Our study recruited children from secondary and tertiary-care hospitals, where disease is more severe and treating physicians are highly specialised and/or more prone to overtreatment. Thus, our findings may not be applicable to primary-care facilities with less experienced clinicians or in community and ambulatory settings where children would present with milder form of disease. Furthermore, the availability of resources in our hospital setting may not be representative of other settings in which certain diagnostic tests are not standard of care. In fact, smear microscopy is being phased out as the first-line diagnostic test in South Africa with the nationwide rollout of the rapid Xpert MTB/RIF test (Cepheid, USA).18 Further analysis will be required to determine the incremental value of T-SPOT.TB in children in whom Xpert MTB/RIF is negative.
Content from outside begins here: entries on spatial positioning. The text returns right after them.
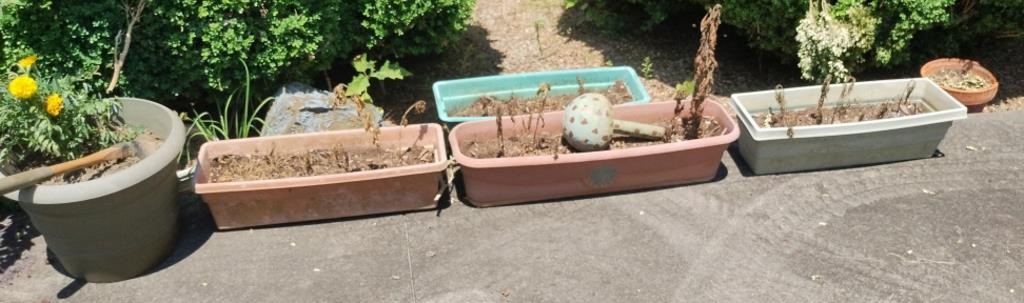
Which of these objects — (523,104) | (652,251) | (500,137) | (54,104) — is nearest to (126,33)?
(54,104)

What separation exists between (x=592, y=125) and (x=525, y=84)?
2.99ft

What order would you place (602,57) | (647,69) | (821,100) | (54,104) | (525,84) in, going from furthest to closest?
(602,57) < (647,69) < (525,84) < (821,100) < (54,104)

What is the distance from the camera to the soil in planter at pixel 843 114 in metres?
4.39

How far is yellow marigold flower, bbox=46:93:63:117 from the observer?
3.44m

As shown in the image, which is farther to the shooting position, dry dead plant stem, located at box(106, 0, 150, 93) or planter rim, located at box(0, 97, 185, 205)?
dry dead plant stem, located at box(106, 0, 150, 93)

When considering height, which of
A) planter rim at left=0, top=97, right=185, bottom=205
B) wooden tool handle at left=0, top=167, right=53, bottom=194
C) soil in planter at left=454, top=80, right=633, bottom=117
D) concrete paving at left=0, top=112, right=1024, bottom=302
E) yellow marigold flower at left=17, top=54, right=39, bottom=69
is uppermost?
yellow marigold flower at left=17, top=54, right=39, bottom=69

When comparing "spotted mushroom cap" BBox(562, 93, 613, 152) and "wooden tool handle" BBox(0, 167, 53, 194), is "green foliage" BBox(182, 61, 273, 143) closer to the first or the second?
"wooden tool handle" BBox(0, 167, 53, 194)

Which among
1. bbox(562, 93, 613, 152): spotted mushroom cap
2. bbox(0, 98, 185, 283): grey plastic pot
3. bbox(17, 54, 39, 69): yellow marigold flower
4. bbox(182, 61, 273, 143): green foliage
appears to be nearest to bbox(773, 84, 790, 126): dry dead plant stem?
bbox(562, 93, 613, 152): spotted mushroom cap

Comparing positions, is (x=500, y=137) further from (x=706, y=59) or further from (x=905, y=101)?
(x=905, y=101)

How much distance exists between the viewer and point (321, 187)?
3842 mm

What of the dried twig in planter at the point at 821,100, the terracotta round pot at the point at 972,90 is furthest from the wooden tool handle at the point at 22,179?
the terracotta round pot at the point at 972,90

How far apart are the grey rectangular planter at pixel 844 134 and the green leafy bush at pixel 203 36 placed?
190 cm

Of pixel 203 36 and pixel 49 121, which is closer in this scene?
pixel 49 121

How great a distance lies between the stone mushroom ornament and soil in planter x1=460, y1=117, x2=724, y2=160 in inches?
4.3
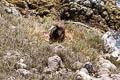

Moreover, our study findings may not be generalisable to settings with low prevalence of HIV coinfection.
The lack of a gold standard to confirm the diagnosis further complicates conducting research studies for childhood TB. Recently, efforts have been made to develop practical reference standards based on consensus clinical case definitions19 and to suggest a standardised approach for reporting findings so that results are comparable across studies.20 Thus, these are important steps forward for facilitating the inclusion of children in diagnostic studies that will target this important group as a priority for new TB technologies.
We thank the clinical study and laboratory staff, the staff at Red Cross War Memorial Children's Hospital and New Somerset Hospital, and the children and their caregivers for participating. We also thank Dick Menzies for providing helpful advice on this study.
Contributors DIL: designed the study, performed the analysis and wrote the manuscript as first author. MPN: participated in the study design, provided input on the analysis and supervised the data collection. MP: participated in the study design and provided input on the analysis. SP: performed the T-SPOT.TB assay. ND: provided guidance on the methods used in the study. HJZ: designed the study, provided input on the analysis and supervised the study.
Funding This work was supported by the National Institutes of Health, USA (grant number 1R01HD058971-01), National Health Laboratory Services Research Trust, Medical Research Council of South Africa, and The Wellcome Trust (grant number 085251/B/08/Z). DL is funded by a doctoral research studentship from the Canadian Thoracic Society and the European and Developing Countries Clinical Trials Partnership (TBNEAT grant). MP is the recipient of a Canadian Institutes of Health Research New Investigator Award and a Fonds de Recherche Quebec Santé (FRQS) Salary Award. ND is supported by a FRQS Salary Award.
Competing interests None.
Ethics approval The study was approved by the Faculty of Health Sciences, Research Ethics Committee at the University of Cape Town.
Provenance and peer review Not commissioned; externally peer reviewed.